|Brown, Charles - Chuck|
|MOORE, M - Agri Northwest|
|PAVEK, M - Washington State University|
|HANE, D - Oregon State University|
|LOVE, S - University Of Idaho|
|Novy, Richard - Rich|
|MILLER, JR, J - Texas A&M University|
Submitted to: American Journal of Potato Research
Publication Type: Peer Reviewed Journal
Publication Acceptance Date: 4/15/2010
Publication Date: 6/15/2010
Citation: Brown, C.R., Haynes, K.G., Moore, M., Pavek, M.J., Hane, D.C., Love, S.L., Novy, R.G., Miller, Jr, J.C. 2010. Stability and Broad-sense Heritability of Mineral Content in Potato: Iron. American Journal of Potato Research. 87: 390–396.
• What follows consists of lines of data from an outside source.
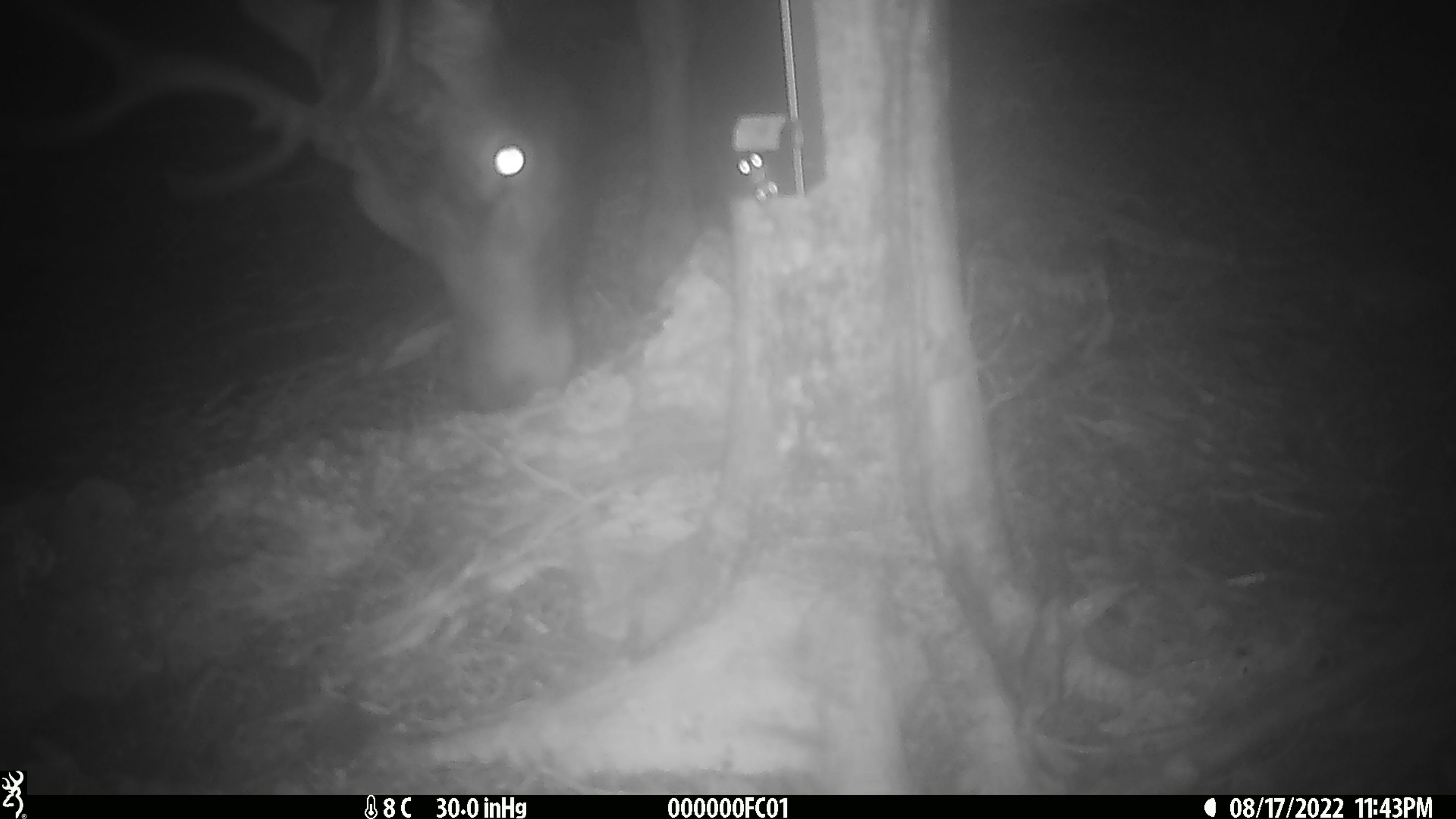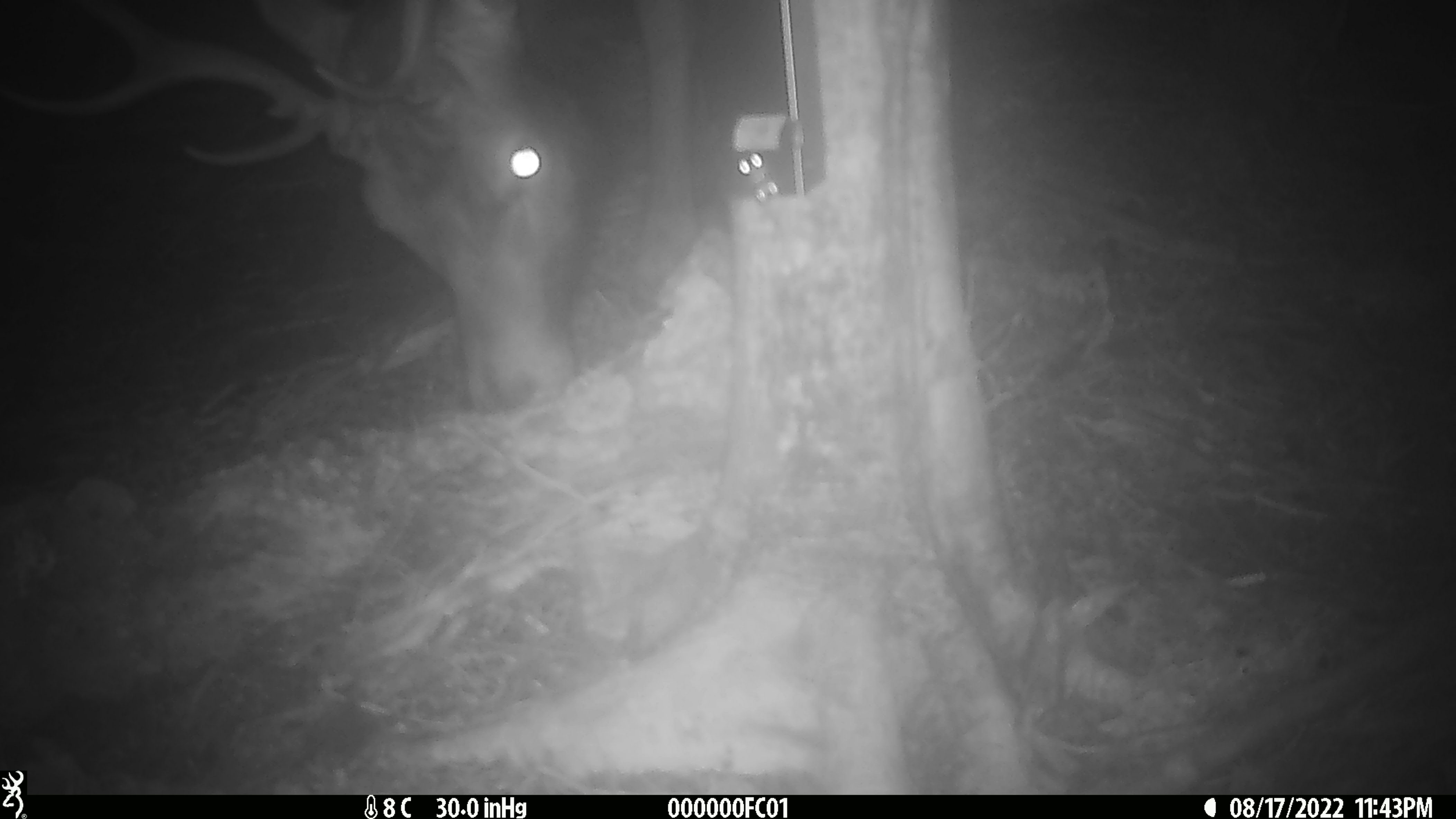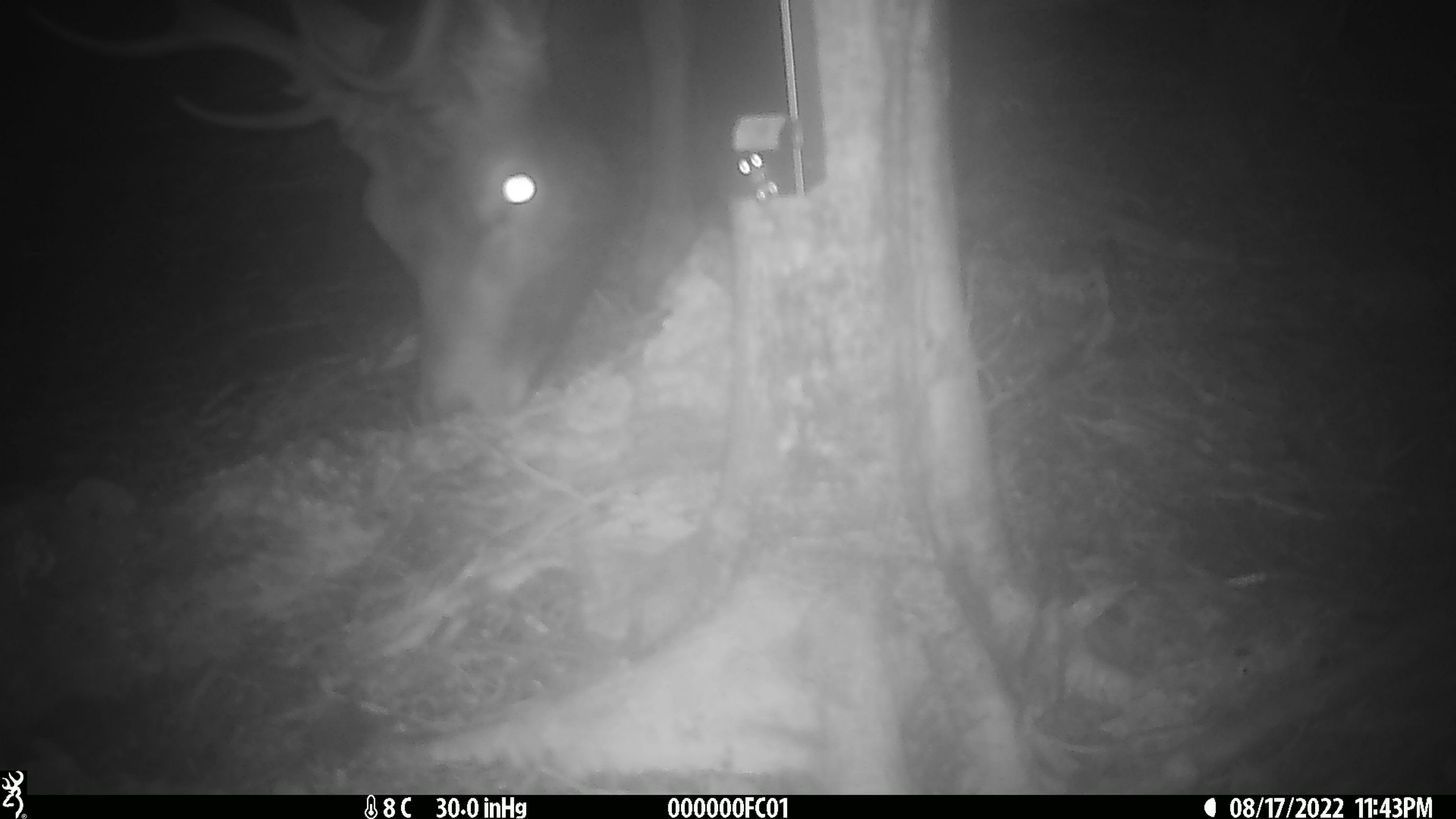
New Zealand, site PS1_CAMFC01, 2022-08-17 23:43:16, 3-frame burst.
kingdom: Animalia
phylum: Chordata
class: Mammalia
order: Artiodactyla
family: Cervidae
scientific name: Cervidae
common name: deer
Interpretive Summary: Iron is an essential micronutrient in the human diet. Children and women of child-bearing age are particularly vulnerable to iron deficiency. About 6 % of the US population suffers from iron deficiency, while 40% of the world's poorest populations are iron deficient. The effects of iron deficiency include stunting of growth, lower cognitive capacity, and lifelong generally poor health. Potatoes are a modest contributor of iron to the human diet. A single serving may supply 6 % of the recommended daily requirment. Americans obtain 2 % of their dietary need from potato. This study shows that there is considerable range of iron content in modern advanced breeding lines. The heritability, or the ratio of variability that is explained by genes, is rather high. Thus it appears that selection among available experimental variability would lead to an increase. It is likely that iron content could be increased by two to three times if this were a high priority goal in the selection program. Iron is subject to inhibitors of absorption into the gastrointestinal tract. Common ingredients of food legumes and small grains, polyphenols and phytic acid, respectively, are strong inhibitors of iron absorption. Potato, in contrast has little of these two classes, and a high content of the the best booster of iron absorption, vitamin C. A high iron potato would be most likely be a good source of highly available iron in the diet. Furthermore, potato is the vegetable with the highest level of consumption in the US. It is a popular and efficient means to add iron to the diet.
Technical Abstract: Iron deficiency in humans occurs in all regions of the world. Potatoes are a modest source of iron. The purpose of this study was to determine if genetic variation for potato tuber iron content exists. Iron content in potato was measured in 33 clones, including varieties and advanced breeding selections, in three trials (Tri-State, Western Regional, Western Specialty/Red, ) which in total were grown in twelve environments. In two trials significant clone x environment interaction occurred. Thirteen clones contributed significantly to this clone x environment interaction, making them unstable across environments, including the variety Russet Burbank. Broad-sense heritabilities and their 95% confidence intervals in the Tri-State, Western Regional and Western Specialty/Red Trials were 0.00 (0.00, 0.38), 0.64 (0.17, 0.87), and 0.73 (0.25, 0.90), respectively. Overall the range of mean iron content on a clonal basis was 17 to 62 ug per gram dry weight. The upper limit is three times higher than generally reported values of potato.. The five highest values were found in the Western Specialty/Red trial and were red-skinned, white-fleshed clones. These results suggest that genetic variation for tuber iron content exists and that breeding for enhanced iron content would be feasible.